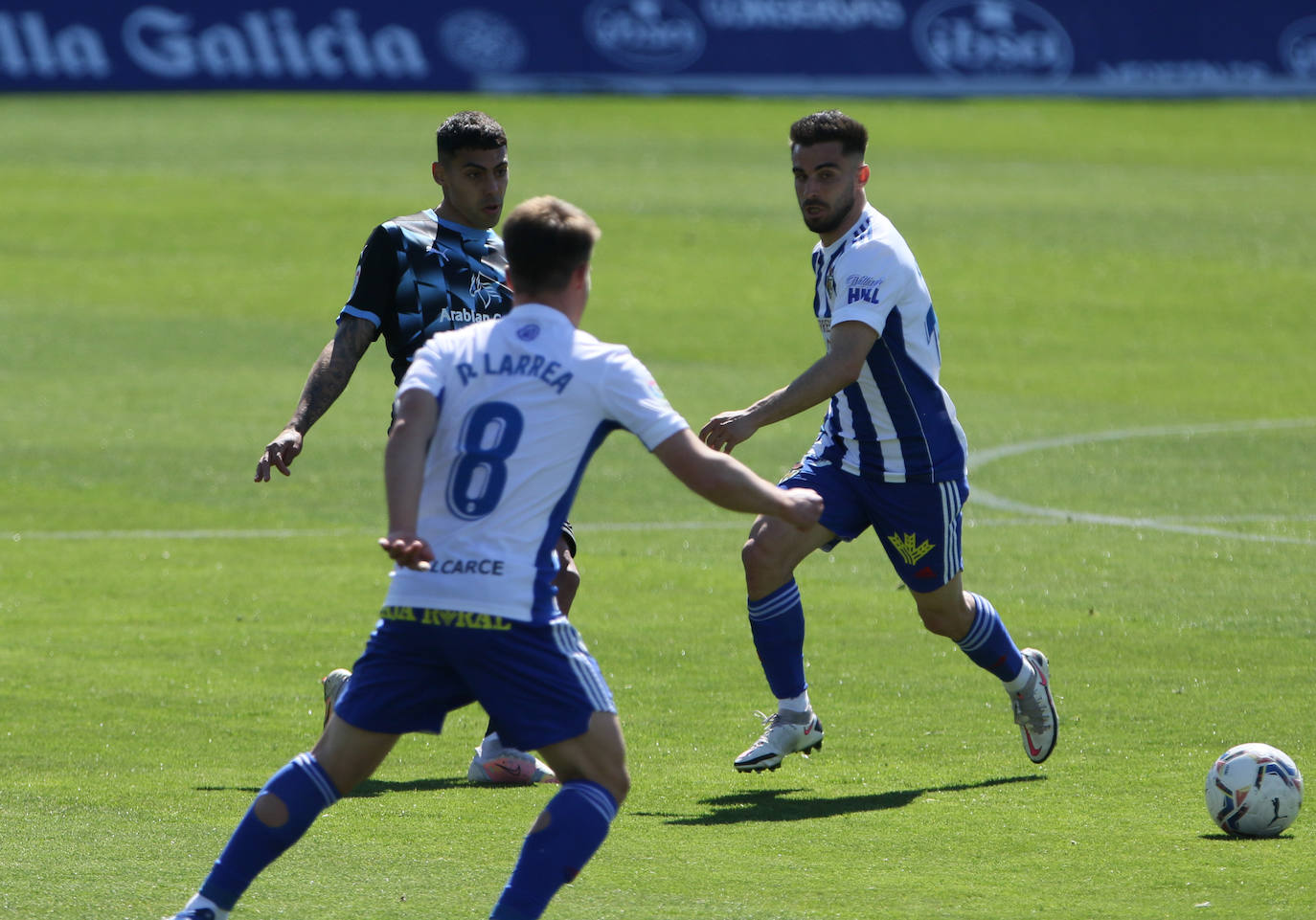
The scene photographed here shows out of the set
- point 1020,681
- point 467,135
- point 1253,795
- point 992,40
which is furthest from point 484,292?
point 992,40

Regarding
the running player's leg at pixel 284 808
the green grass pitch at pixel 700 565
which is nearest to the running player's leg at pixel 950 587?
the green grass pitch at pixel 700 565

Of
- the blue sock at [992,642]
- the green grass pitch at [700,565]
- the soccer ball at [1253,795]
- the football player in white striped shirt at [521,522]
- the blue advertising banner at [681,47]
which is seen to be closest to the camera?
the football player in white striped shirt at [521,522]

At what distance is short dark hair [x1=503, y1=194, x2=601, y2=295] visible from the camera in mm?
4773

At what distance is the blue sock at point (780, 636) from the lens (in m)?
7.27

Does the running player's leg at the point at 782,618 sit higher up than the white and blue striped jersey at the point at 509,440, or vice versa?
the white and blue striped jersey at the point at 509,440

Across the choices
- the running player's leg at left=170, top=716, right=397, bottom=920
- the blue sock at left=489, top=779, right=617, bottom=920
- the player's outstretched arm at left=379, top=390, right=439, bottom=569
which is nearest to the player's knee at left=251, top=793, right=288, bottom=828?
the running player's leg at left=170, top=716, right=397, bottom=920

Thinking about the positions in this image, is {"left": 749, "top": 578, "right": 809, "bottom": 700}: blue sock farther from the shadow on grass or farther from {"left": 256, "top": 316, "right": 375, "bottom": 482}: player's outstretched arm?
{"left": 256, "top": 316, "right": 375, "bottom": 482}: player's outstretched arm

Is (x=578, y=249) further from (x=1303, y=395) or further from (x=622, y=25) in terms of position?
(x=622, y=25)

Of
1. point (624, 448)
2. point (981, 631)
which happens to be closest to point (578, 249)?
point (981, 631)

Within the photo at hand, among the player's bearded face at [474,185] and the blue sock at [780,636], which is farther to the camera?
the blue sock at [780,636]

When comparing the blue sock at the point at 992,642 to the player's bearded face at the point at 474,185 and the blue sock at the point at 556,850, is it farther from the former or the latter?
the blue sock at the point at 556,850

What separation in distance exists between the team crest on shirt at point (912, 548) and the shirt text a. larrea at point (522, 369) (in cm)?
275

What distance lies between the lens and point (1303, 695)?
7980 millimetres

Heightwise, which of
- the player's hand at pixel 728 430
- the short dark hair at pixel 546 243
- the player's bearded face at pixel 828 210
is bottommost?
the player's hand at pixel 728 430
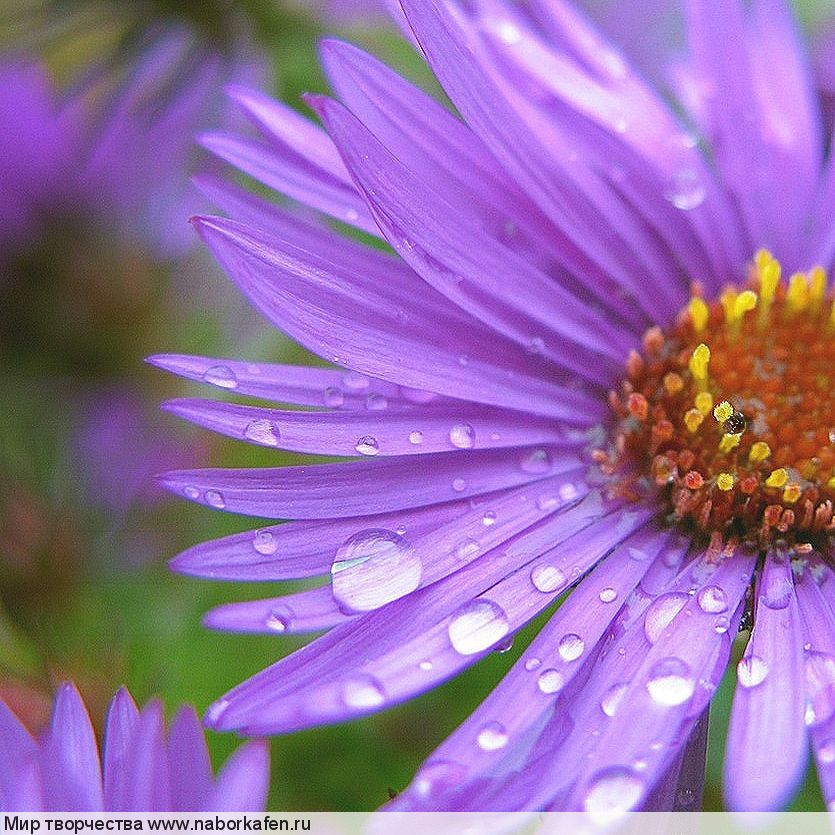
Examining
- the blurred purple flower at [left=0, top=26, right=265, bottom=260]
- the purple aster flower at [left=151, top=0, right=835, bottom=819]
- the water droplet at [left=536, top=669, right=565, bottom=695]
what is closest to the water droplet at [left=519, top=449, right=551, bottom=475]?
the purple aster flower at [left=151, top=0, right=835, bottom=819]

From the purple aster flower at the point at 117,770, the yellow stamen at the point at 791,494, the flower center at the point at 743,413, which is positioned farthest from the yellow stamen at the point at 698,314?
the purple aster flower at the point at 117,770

════════

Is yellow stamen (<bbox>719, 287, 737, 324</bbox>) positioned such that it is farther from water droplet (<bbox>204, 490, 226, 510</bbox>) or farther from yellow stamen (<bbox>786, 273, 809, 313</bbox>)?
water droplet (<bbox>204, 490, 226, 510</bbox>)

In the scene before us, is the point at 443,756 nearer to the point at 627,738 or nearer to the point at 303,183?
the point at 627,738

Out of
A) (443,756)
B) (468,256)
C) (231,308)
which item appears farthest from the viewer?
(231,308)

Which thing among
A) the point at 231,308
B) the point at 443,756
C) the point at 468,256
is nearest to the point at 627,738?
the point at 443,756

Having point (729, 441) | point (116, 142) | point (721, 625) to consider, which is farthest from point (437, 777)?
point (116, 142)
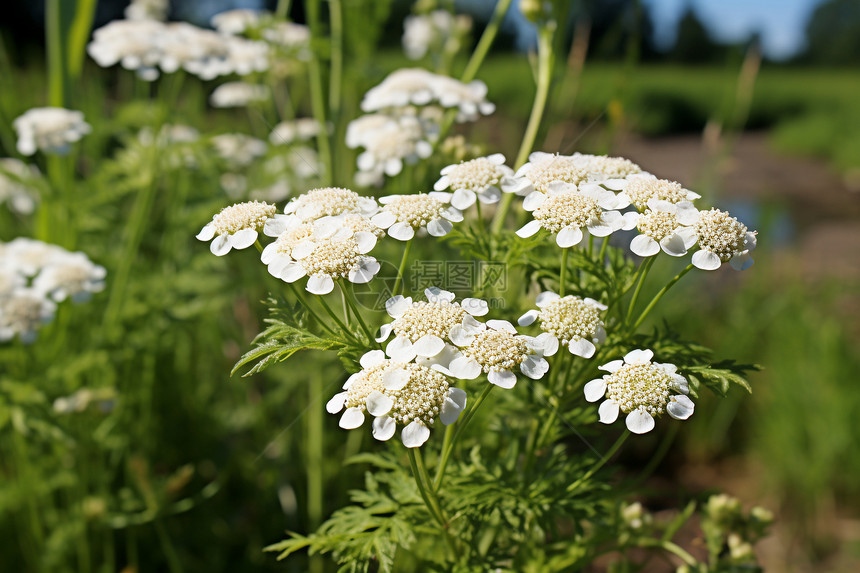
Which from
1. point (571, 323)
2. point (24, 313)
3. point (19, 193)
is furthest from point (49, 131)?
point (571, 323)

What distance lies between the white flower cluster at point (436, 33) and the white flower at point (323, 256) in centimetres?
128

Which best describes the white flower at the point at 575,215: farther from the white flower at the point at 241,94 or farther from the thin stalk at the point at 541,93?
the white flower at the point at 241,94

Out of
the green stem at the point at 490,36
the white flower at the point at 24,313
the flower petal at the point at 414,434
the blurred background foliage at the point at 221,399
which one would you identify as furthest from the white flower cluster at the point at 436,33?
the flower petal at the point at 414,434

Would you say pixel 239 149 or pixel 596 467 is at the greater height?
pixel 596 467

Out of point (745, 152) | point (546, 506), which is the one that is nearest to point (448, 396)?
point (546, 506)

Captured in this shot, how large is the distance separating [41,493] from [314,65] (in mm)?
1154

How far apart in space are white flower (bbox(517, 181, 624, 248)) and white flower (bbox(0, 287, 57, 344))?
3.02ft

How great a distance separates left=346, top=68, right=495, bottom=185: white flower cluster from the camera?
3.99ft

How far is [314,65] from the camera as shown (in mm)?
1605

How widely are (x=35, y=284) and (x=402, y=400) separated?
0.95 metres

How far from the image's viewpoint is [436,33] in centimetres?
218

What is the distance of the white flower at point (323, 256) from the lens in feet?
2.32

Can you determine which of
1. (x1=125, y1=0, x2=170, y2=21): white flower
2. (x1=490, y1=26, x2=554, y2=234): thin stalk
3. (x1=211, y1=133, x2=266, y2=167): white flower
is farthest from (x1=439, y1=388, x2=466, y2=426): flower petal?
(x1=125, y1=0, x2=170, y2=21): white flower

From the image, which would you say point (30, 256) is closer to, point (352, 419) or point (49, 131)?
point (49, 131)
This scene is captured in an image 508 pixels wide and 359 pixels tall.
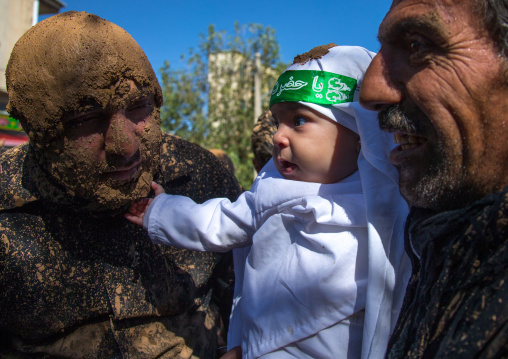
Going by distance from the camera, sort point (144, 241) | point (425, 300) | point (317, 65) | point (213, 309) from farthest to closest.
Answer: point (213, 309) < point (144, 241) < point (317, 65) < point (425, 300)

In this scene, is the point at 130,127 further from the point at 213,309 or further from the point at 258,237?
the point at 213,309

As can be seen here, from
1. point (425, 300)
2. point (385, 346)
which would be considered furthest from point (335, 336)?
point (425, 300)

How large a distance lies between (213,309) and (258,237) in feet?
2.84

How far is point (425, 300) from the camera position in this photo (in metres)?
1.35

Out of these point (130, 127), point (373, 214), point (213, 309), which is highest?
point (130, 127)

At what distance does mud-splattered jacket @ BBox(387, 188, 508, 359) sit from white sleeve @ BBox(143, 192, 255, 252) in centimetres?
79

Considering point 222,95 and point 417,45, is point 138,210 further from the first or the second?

════════

§ **Task to complete**: Copy out the data verbatim, from the line with "Is (x=578, y=249)" to the line with "7980 millimetres", including both of those lines.

§ **Reply**:
Is (x=578, y=249) further from (x=1303, y=395) or further from (x=622, y=25) in terms of position?
(x=622, y=25)

Of
1. point (624, 448)
2. point (981, 631)
which happens to be closest to point (578, 249)?
point (981, 631)

Within the photo at hand, among the player's bearded face at [474,185] and the blue sock at [780,636], which is farther to the camera?
the blue sock at [780,636]

When comparing the blue sock at the point at 992,642 to the player's bearded face at the point at 474,185 and the blue sock at the point at 556,850, is it farther from the former or the latter?
the blue sock at the point at 556,850

What separation in distance exists between the team crest on shirt at point (912, 548) and the shirt text a. larrea at point (522, 369) (in cm)?
275

What distance lies between the lens and point (1303, 695)?
7980 millimetres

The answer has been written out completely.